» **Goal of the exercise**: The answer must be one number: how many lines in the records below contain the word "Canis".

----------------------------------------

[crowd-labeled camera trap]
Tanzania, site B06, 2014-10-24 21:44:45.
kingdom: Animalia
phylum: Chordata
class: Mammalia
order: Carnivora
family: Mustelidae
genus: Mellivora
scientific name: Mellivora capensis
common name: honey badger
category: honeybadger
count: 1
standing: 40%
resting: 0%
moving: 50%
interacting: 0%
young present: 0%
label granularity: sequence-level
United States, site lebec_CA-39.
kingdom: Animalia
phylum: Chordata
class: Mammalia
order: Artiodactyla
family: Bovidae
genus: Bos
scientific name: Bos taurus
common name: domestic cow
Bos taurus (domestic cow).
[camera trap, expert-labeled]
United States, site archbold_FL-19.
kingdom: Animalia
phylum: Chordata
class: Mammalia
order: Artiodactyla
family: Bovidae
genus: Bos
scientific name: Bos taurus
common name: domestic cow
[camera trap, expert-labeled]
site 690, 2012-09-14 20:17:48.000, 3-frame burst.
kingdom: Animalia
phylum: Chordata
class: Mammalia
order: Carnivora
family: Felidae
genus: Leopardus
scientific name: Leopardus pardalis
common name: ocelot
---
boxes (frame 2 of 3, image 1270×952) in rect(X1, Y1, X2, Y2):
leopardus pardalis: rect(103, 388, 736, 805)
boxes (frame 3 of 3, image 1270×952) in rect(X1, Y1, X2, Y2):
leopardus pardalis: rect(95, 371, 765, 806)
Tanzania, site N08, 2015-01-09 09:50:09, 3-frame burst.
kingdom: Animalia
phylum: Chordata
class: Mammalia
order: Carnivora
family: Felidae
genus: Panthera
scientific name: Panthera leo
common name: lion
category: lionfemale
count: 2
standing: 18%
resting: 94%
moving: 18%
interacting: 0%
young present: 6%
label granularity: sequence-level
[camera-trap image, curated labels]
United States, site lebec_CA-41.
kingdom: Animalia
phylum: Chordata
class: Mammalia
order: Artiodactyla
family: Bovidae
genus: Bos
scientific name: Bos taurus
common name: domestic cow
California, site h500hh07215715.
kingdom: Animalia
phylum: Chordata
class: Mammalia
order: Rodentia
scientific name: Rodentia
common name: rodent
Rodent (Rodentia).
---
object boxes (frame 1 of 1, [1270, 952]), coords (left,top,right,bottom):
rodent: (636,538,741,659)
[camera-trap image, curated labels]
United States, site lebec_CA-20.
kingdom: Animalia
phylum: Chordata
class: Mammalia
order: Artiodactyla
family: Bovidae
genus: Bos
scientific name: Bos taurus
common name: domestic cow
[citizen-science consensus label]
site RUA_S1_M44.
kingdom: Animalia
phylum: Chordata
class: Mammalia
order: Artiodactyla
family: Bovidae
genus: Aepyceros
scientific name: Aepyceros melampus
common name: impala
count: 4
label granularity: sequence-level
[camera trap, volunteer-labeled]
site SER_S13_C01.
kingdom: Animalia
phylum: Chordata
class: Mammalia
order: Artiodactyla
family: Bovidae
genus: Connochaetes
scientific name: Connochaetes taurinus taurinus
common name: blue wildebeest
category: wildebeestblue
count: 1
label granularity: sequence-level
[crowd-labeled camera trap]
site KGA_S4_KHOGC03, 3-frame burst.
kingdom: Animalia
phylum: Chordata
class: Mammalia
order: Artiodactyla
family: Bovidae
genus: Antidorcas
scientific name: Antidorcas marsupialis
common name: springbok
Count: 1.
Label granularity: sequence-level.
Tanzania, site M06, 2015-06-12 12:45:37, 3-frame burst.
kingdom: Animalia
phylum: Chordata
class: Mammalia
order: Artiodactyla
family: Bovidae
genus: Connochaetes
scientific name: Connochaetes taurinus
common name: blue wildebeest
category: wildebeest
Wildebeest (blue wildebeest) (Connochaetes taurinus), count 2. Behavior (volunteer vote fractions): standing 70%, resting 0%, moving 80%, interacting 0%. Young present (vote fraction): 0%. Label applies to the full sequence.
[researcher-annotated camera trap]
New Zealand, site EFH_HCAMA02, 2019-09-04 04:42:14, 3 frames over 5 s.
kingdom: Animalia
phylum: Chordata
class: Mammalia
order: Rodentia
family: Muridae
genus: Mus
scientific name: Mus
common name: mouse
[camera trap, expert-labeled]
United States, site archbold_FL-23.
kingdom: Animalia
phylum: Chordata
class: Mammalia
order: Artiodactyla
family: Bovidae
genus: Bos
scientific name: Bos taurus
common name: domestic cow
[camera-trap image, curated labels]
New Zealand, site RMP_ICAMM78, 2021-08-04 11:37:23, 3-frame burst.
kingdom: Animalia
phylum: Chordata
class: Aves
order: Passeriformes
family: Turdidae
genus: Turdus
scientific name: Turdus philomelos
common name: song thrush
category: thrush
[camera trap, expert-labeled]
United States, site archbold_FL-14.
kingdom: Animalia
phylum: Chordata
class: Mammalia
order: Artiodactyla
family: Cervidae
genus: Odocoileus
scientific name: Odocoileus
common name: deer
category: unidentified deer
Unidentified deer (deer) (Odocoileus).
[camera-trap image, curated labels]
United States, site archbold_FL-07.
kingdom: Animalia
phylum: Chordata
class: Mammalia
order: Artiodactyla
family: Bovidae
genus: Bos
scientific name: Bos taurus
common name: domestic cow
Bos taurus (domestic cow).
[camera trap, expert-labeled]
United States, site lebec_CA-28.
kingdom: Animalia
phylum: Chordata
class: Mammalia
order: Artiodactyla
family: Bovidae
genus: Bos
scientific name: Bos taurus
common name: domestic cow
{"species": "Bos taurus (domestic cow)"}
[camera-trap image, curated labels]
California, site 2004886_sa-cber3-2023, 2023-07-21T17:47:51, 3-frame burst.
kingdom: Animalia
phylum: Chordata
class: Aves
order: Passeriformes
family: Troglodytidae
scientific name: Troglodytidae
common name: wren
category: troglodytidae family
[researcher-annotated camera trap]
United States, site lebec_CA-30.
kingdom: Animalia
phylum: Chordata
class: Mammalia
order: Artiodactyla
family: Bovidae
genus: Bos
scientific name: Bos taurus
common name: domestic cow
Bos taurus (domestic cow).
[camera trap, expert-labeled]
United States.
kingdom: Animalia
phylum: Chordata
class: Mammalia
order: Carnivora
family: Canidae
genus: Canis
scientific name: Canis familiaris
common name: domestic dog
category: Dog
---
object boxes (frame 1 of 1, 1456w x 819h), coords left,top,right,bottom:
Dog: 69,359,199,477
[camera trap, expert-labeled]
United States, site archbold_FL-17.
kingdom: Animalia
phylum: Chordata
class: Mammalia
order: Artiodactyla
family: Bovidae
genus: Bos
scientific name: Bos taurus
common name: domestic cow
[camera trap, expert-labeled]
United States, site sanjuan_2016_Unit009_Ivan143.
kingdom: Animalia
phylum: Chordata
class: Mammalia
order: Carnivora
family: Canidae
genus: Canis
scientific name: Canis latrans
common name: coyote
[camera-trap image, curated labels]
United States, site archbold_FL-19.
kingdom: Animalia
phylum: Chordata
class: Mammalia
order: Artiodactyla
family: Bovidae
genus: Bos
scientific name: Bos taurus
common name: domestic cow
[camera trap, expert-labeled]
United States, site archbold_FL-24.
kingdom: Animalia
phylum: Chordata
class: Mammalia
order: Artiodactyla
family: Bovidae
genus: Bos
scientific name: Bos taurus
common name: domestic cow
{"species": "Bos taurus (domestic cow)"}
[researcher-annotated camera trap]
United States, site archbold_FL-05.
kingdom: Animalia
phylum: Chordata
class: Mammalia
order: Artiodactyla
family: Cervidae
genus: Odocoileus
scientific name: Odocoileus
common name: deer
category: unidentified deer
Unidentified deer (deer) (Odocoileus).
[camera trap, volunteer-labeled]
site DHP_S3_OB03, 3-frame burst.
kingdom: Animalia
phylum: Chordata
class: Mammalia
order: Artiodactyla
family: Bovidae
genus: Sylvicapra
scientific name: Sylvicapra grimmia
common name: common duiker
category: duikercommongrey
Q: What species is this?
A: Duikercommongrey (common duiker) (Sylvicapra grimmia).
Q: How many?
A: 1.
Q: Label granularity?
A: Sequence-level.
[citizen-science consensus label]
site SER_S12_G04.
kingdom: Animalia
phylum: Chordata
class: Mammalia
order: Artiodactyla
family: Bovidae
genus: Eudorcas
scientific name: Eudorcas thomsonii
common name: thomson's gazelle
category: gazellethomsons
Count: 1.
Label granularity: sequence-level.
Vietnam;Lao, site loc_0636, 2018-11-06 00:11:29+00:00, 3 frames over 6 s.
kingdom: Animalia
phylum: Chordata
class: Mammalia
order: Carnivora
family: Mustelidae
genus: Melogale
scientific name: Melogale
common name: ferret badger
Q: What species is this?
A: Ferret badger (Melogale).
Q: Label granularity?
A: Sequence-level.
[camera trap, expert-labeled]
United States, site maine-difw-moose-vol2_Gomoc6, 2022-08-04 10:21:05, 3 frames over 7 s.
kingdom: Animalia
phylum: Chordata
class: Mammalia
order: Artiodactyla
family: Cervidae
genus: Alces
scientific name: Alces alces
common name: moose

----------------------------------------

» **Result of the exercise**: 4